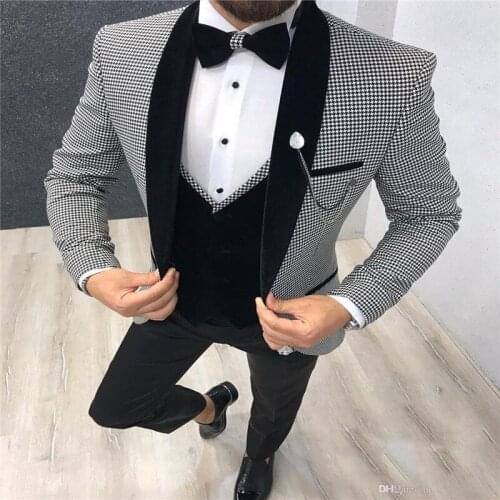 Italian Design 3 Piece Formal Men Suit 2020 Slim Fit Party Prom Suit Houndstooth Men Groom Wedding Suit Best Man Blazer Tuxedo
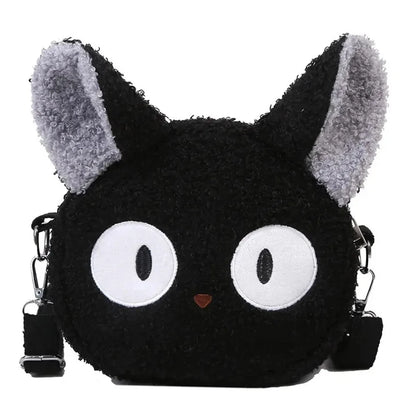 Japanese-style girl's bag in the shape of a plush cat, ideal for wearing on the shoulder or crossbody, compact enough for a cell phone and a wallet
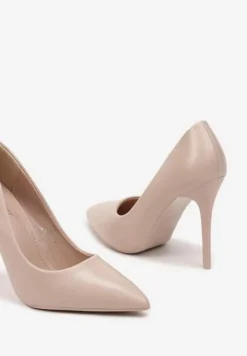 Beżowe Szpilki o Eleganckim Fasonie ze Szpiczastym Noskiem Eleaphina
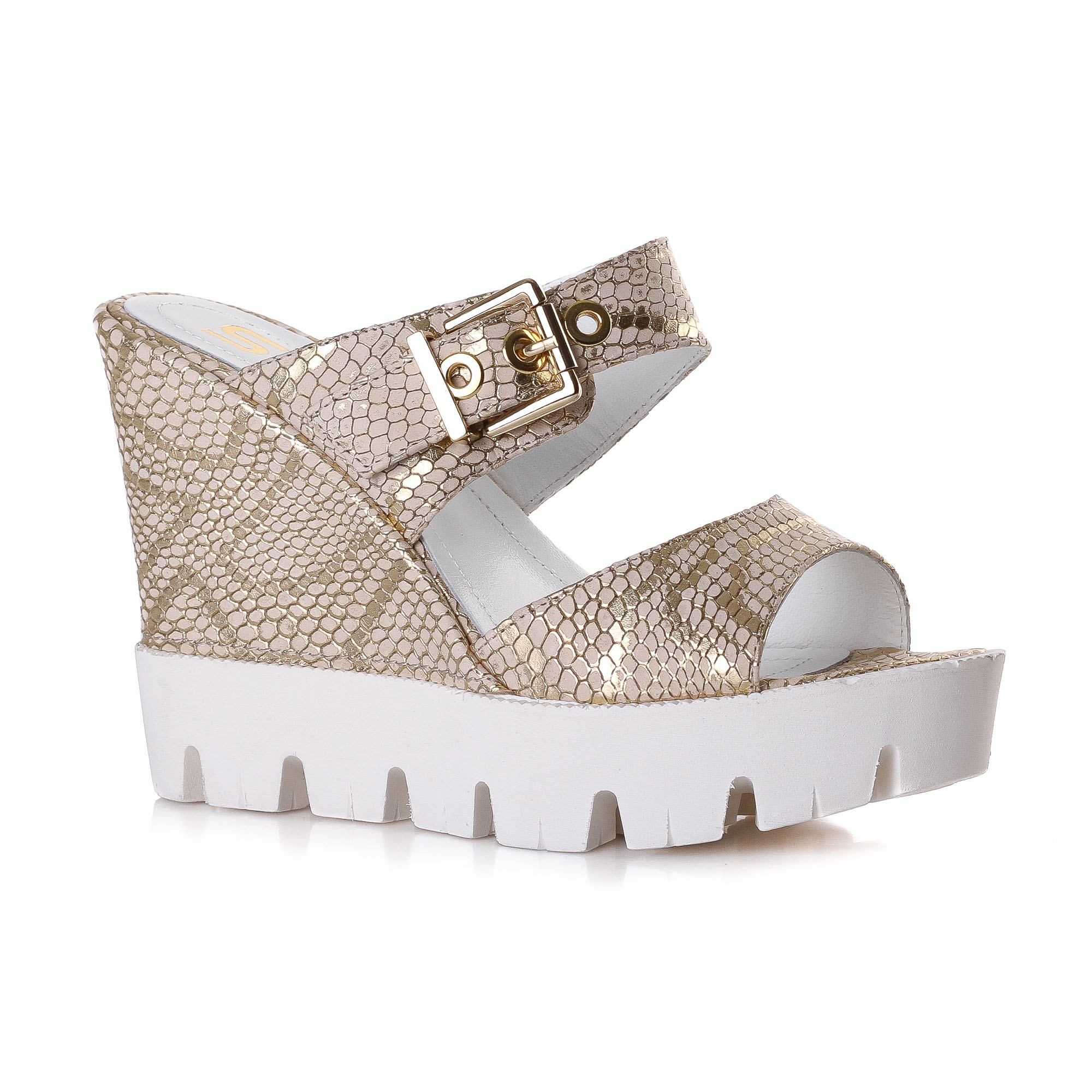 

Сабо женские Shoes Market 25-15-613-1-B47 золотистые 38 RU, 25-15-613-1-B47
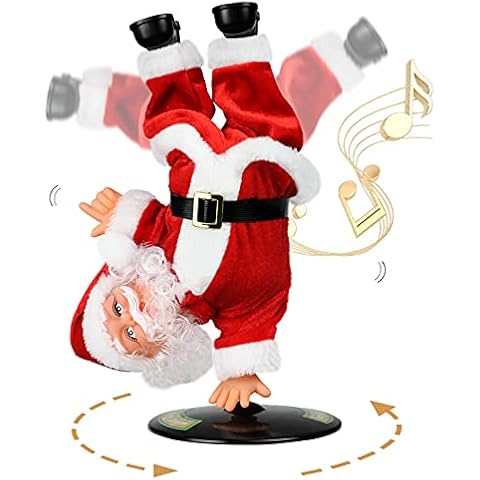 SdeNow Singing Dancing Santa Claus,Christmas Animatronics Musical Santa Claus Inverted Rotating Santa Animated Christmas Plush Toys Decorations Indoor for Kids Cover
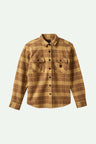 Brixton Bowery Heavyweight L/S Flannel - Curry Yellow Pinecone Brown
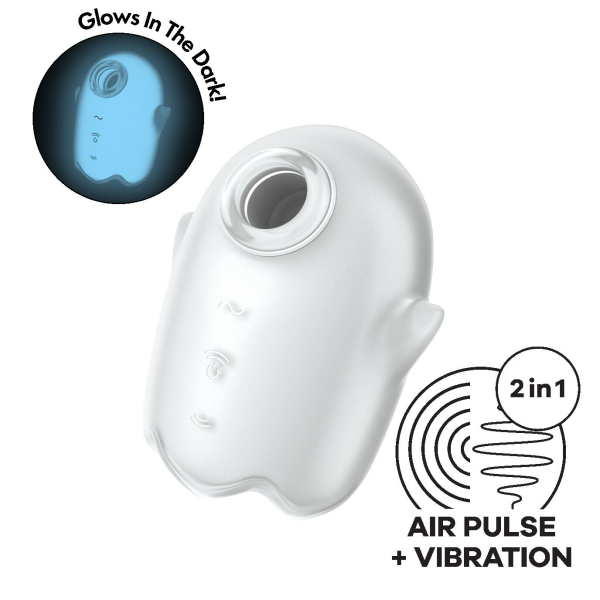 Вакуумний кліторальний стимулятор з вібрацією Satisfyer Glowing Ghost White, світиться в темряві - фото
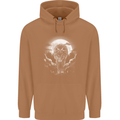 Lone Wolf In the Moonlight Mens 80% Cotton Hoodie Caramel Latte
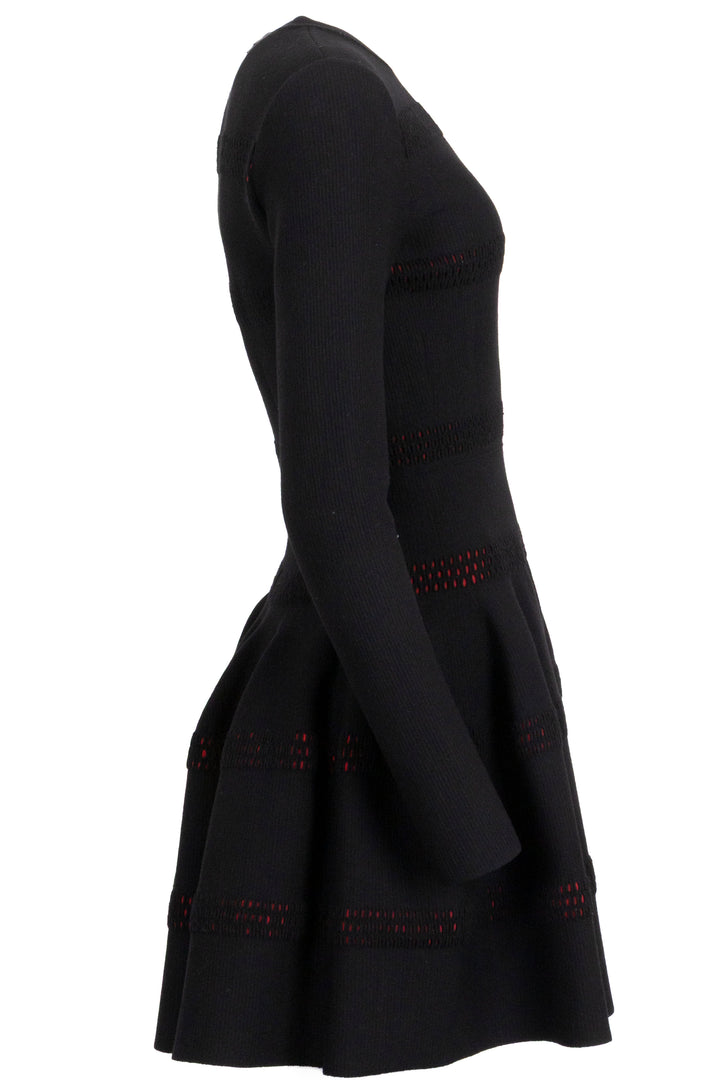 ALAÏA Long Sleeve Dress Wool Black Red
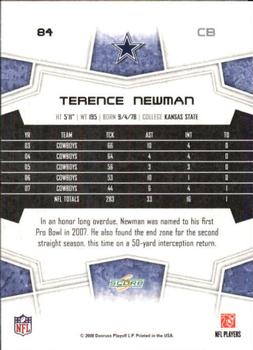 2008 Score - Super Bowl XLIII Green #84 Terence Newman Back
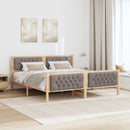 Sengestel med hovedgærde Gråbrun 160 x 200 cm Massiv fyrretræ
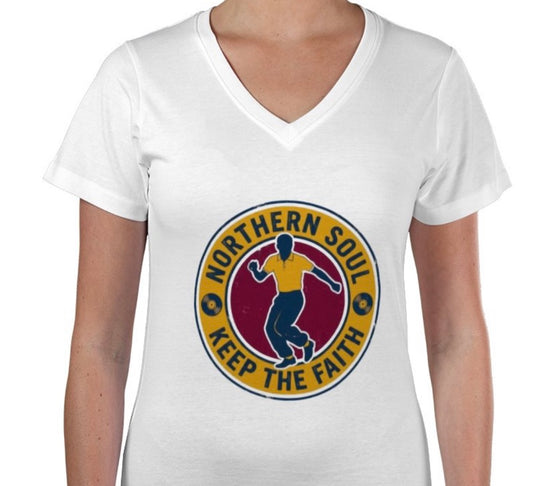 Riff Responsibly | Keep The Faith, Northern Soul V Neck T-Shirt Women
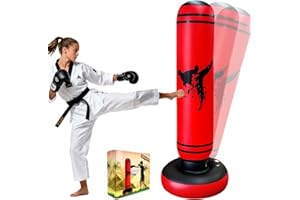 Quintrost Sacco da Boxe per Bambini 6-12 Anni, 165cm Stabile Sacco da Boxe Gonfiabile, Pratica di Taekwondo Karate Attrezzatura da Allenamento MMA, Regalo per Ragazzi Ragazze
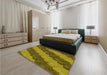 Patterned Dark Bronze Brown Rug in a Bedroom, pat3568yw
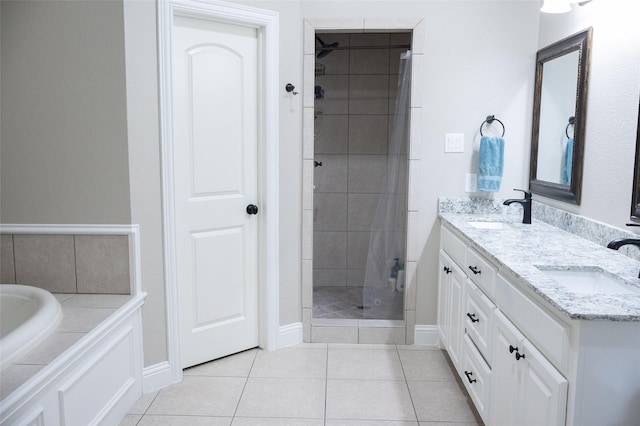 305 Shepherd Ln, Royse City, TX 75189 - full bath featuring a stall shower, double vanity, tile patterned flooring, and a tub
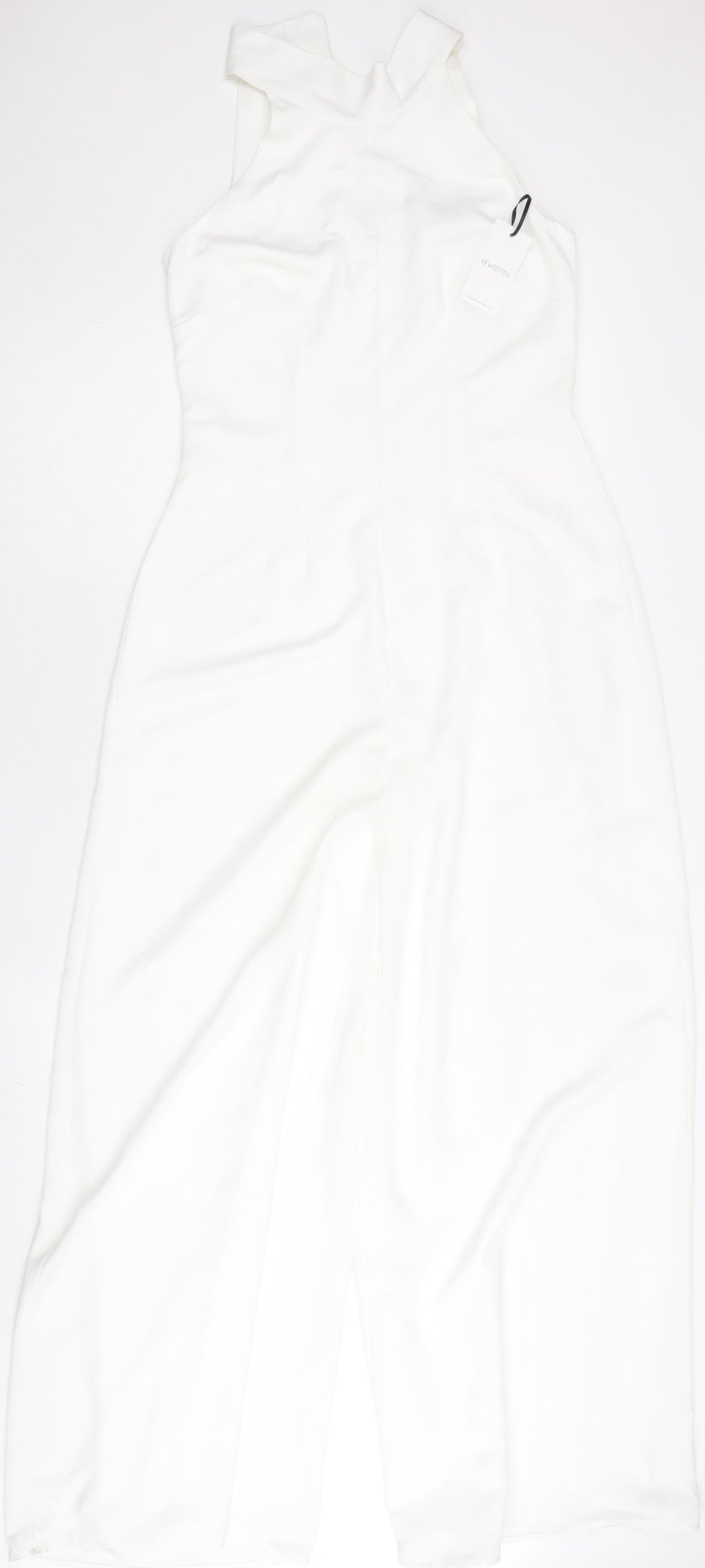 Rewritten Womens White XS Halter Wide-Leg Sleeveless Jumpsuit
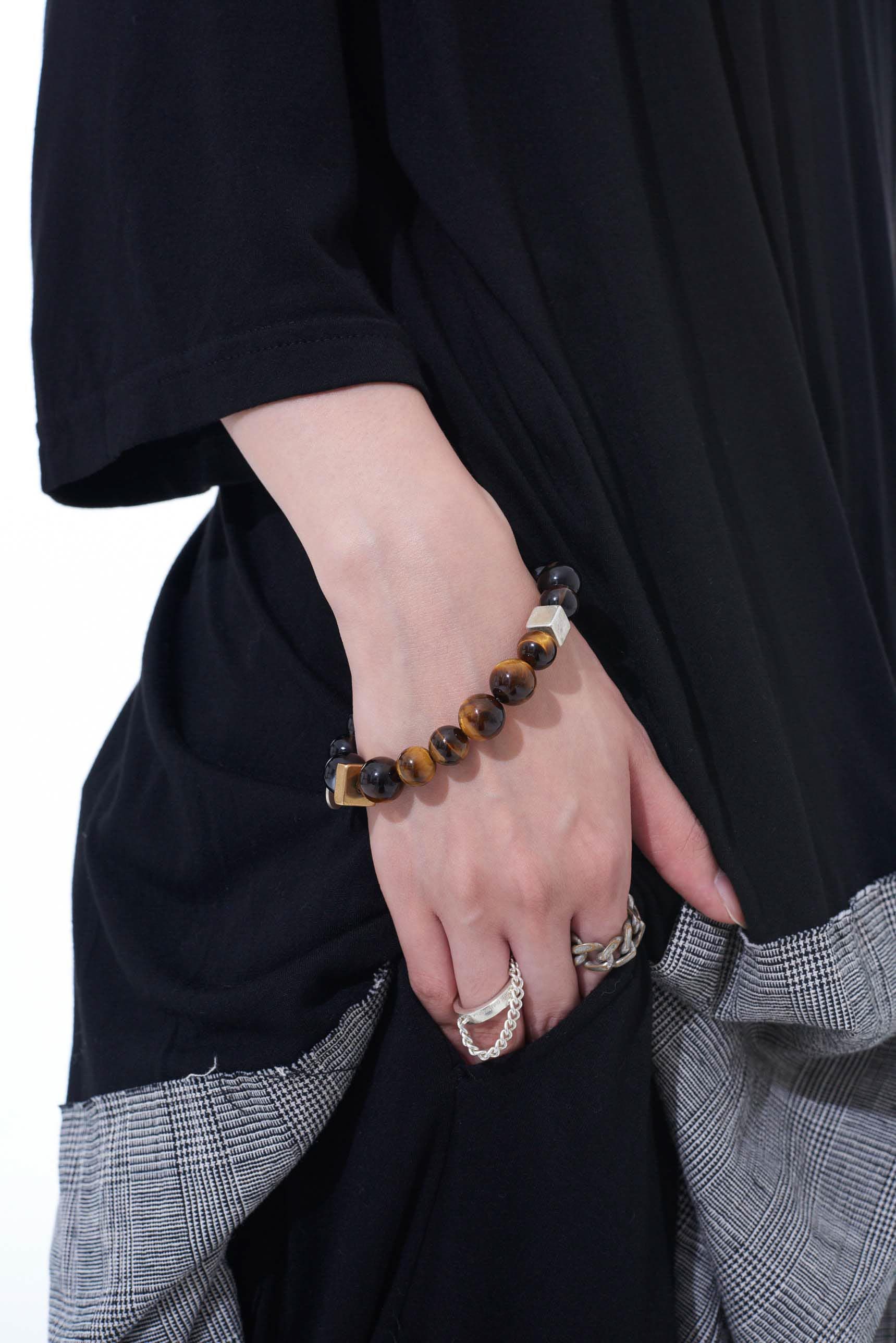 TIGER'S EYE+SMOKY QUARTZ BRASS BRACELET	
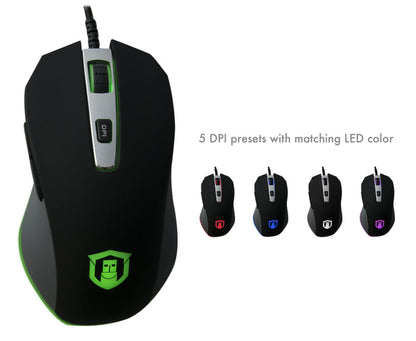 Plugable USB-PM3360 gaming mouse showing 5 DPI presets with matching LED colors.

--------

* [What to produce] Without the pictures, return the listing above from its first line through the line that has "Вакуумний кліторальний стимулятор".

* [Task solution]
 Italian Design 3 Piece Formal Men Suit 2020 Slim Fit Party Prom Suit Houndstooth Men Groom Wedding Suit Best Man Blazer Tuxedo
 Japanese-style girl's bag in the shape of a plush cat, ideal for wearing on the shoulder or crossbody, compact enough for a cell phone and a wallet
 Beżowe Szpilki o Eleganckim Fasonie ze Szpiczastym Noskiem Eleaphina

Сабо женские Shoes Market 25-15-613-1-B47 золотистые 38 RU, 25-15-613-1-B47
 SdeNow Singing Dancing Santa Claus,Christmas Animatronics Musical Santa Claus Inverted Rotating Santa Animated Christmas Plush Toys Decorations Indoor for Kids Cover
 Brixton Bowery Heavyweight L/S Flannel - Curry Yellow Pinecone Brown
 Вакуумний кліторальний стимулятор з вібрацією Satisfyer Glowing Ghost White, світиться в темряві - фото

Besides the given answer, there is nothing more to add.